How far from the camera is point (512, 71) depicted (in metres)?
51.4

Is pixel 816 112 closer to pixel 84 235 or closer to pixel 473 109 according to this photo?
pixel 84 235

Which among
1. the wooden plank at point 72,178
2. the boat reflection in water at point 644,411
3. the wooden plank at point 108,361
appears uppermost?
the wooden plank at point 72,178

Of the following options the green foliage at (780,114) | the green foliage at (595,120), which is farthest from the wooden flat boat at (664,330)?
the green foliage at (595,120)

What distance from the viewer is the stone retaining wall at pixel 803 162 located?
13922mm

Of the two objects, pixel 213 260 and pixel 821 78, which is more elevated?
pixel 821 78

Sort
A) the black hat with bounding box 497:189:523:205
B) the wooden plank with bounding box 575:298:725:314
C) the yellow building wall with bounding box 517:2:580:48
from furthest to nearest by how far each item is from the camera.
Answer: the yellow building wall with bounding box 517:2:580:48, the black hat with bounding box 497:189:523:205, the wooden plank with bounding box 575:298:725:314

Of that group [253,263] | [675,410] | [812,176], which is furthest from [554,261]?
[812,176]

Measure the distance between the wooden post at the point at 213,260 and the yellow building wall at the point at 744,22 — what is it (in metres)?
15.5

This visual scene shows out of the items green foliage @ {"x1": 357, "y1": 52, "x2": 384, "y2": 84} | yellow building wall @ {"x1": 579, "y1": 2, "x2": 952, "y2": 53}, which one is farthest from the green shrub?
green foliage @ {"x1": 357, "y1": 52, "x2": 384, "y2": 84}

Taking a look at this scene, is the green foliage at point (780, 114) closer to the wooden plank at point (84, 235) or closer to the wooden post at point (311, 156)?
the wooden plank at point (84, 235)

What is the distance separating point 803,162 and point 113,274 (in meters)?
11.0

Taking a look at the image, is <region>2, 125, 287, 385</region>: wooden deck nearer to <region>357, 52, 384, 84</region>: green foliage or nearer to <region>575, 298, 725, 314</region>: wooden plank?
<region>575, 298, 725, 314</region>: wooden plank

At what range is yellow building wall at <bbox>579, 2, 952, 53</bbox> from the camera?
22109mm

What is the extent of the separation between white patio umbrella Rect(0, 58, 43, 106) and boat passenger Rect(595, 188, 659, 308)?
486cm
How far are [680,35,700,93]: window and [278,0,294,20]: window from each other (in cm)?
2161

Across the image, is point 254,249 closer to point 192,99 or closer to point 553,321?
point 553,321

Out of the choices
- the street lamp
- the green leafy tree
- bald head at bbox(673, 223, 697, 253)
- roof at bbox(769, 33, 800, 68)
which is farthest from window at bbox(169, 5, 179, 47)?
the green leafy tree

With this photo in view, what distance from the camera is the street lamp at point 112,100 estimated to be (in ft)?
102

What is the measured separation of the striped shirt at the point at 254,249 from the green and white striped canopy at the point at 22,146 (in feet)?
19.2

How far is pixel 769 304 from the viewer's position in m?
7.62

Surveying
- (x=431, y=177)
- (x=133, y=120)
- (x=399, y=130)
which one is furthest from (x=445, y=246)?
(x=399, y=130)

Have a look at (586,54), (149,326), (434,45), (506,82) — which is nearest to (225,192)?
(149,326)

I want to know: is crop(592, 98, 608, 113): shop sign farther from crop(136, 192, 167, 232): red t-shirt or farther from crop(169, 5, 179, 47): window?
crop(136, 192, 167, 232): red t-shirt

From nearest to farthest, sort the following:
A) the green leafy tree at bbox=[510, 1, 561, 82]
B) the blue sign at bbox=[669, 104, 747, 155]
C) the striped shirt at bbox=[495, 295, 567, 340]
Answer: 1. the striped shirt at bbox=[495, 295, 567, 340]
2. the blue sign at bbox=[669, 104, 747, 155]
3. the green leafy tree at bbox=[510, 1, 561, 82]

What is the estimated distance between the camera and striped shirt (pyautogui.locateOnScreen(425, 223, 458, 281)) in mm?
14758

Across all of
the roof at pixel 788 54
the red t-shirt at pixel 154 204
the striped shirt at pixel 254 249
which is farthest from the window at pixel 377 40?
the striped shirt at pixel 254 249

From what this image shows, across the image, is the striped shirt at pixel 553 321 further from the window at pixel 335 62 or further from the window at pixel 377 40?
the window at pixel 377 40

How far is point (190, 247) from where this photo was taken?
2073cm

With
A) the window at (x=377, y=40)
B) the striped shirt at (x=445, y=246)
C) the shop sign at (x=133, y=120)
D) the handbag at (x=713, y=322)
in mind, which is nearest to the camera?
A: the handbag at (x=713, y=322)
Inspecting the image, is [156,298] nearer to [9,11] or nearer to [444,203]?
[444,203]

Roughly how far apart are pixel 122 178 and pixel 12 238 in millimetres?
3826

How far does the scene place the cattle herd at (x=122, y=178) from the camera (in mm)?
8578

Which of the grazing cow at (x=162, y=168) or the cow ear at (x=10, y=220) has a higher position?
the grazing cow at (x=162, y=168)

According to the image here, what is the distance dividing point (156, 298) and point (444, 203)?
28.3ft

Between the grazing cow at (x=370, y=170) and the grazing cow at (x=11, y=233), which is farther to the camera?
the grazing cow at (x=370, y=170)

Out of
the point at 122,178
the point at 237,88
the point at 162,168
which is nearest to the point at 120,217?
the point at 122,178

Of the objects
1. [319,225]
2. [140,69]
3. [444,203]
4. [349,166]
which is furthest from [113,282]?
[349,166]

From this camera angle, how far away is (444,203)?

_WHAT IS NEEDED_:
All of the records must be repeated exactly.

_WRITTEN ANSWER_:
How far from the camera is point (512, 71) depicted (in metres)?
51.4

Is pixel 816 112 closer to pixel 84 235 or closer to pixel 473 109 according to this photo?
pixel 84 235

Which among
1. the wooden plank at point 72,178
2. the boat reflection in water at point 644,411
3. the wooden plank at point 108,361
appears uppermost?
the wooden plank at point 72,178

Of the following options the green foliage at (780,114) | the green foliage at (595,120), which is farthest from the wooden flat boat at (664,330)?
the green foliage at (595,120)

What distance from the viewer is the stone retaining wall at pixel 803 162 located?
13922mm

Of the two objects, pixel 213 260 and pixel 821 78, which is more elevated?
pixel 821 78

Sort
A) the black hat with bounding box 497:189:523:205
B) the wooden plank with bounding box 575:298:725:314
C) the yellow building wall with bounding box 517:2:580:48
from furthest to nearest by how far each item is from the camera.
Answer: the yellow building wall with bounding box 517:2:580:48, the black hat with bounding box 497:189:523:205, the wooden plank with bounding box 575:298:725:314

Of that group [253,263] | [675,410] | [812,176], which is furthest from [554,261]?
[812,176]

Measure the distance between the wooden post at the point at 213,260 and the yellow building wall at the point at 744,22 — what is it (in metres)?
15.5

This visual scene shows out of the items green foliage @ {"x1": 357, "y1": 52, "x2": 384, "y2": 84} | yellow building wall @ {"x1": 579, "y1": 2, "x2": 952, "y2": 53}, which one is farthest from the green shrub?
green foliage @ {"x1": 357, "y1": 52, "x2": 384, "y2": 84}

Taking a look at this scene, is the green foliage at point (780, 114) closer to the wooden plank at point (84, 235) or closer to the wooden post at point (311, 156)?
the wooden plank at point (84, 235)

What is the distance separating point 803,162 and point 113,274 (in meters)?
11.0

Taking a look at the image, is <region>2, 125, 287, 385</region>: wooden deck nearer to <region>357, 52, 384, 84</region>: green foliage or nearer to <region>575, 298, 725, 314</region>: wooden plank?
<region>575, 298, 725, 314</region>: wooden plank

At what range is yellow building wall at <bbox>579, 2, 952, 53</bbox> from the camera?
22109mm

What is the extent of the separation between white patio umbrella Rect(0, 58, 43, 106) and boat passenger Rect(595, 188, 659, 308)?
486cm
How far are [680,35,700,93]: window and [278,0,294,20]: window from each other (in cm)?
2161

Across the image, is point 254,249 closer to point 192,99 or closer to point 553,321?
point 553,321

Out of the choices
- the street lamp
- the green leafy tree
- bald head at bbox(673, 223, 697, 253)
- roof at bbox(769, 33, 800, 68)
which is farthest from window at bbox(169, 5, 179, 47)?
the green leafy tree

With this photo in view, what distance from the camera is the street lamp at point 112,100 estimated to be (in ft)?
102

What is the measured separation of the striped shirt at the point at 254,249 from the green and white striped canopy at the point at 22,146 (in feet)?
19.2

How far is pixel 769 304 from the viewer's position in m?
7.62

Surveying
- (x=431, y=177)
- (x=133, y=120)
- (x=399, y=130)
which one is furthest from (x=445, y=246)?
(x=399, y=130)

Have a look at (586,54), (149,326), (434,45), (506,82) — which is nearest to (225,192)?
(149,326)

I want to know: is crop(592, 98, 608, 113): shop sign farther from crop(136, 192, 167, 232): red t-shirt or farther from crop(169, 5, 179, 47): window?
crop(136, 192, 167, 232): red t-shirt

From nearest to farthest, sort the following:
A) the green leafy tree at bbox=[510, 1, 561, 82]
B) the blue sign at bbox=[669, 104, 747, 155]
C) the striped shirt at bbox=[495, 295, 567, 340]
Answer: 1. the striped shirt at bbox=[495, 295, 567, 340]
2. the blue sign at bbox=[669, 104, 747, 155]
3. the green leafy tree at bbox=[510, 1, 561, 82]

What is the estimated distance between the camera and striped shirt (pyautogui.locateOnScreen(425, 223, 458, 281)) in mm?
14758

Across all of
the roof at pixel 788 54
the red t-shirt at pixel 154 204
the striped shirt at pixel 254 249
which is farthest from the window at pixel 377 40?
the striped shirt at pixel 254 249

From what this image shows, across the image, is the striped shirt at pixel 553 321 further from the window at pixel 335 62 or further from the window at pixel 377 40?
the window at pixel 377 40

How far is point (190, 247) from where this photo was taken?
2073cm

With
A) the window at (x=377, y=40)
B) the striped shirt at (x=445, y=246)
C) the shop sign at (x=133, y=120)
D) the handbag at (x=713, y=322)
in mind, which is nearest to the camera?
A: the handbag at (x=713, y=322)
Inspecting the image, is [156,298] nearer to [9,11] or nearer to [444,203]?
[444,203]

Roughly how far apart are pixel 122 178 and pixel 12 238 in millimetres?
3826

How far does the scene place the cattle herd at (x=122, y=178) from the camera (in mm)?
8578

Which of the grazing cow at (x=162, y=168) or the cow ear at (x=10, y=220) has a higher position?
the grazing cow at (x=162, y=168)

According to the image here, what is the distance dividing point (156, 298) and point (444, 203)?
28.3ft

Between the grazing cow at (x=370, y=170) and the grazing cow at (x=11, y=233), which is farther to the camera?
the grazing cow at (x=370, y=170)

Out of
the point at 122,178
the point at 237,88
the point at 162,168
which is nearest to the point at 120,217?
the point at 122,178

Of the objects
1. [319,225]
2. [140,69]
3. [444,203]
4. [349,166]
which is furthest from [113,282]?
[349,166]

From this camera angle, how far away is (444,203)?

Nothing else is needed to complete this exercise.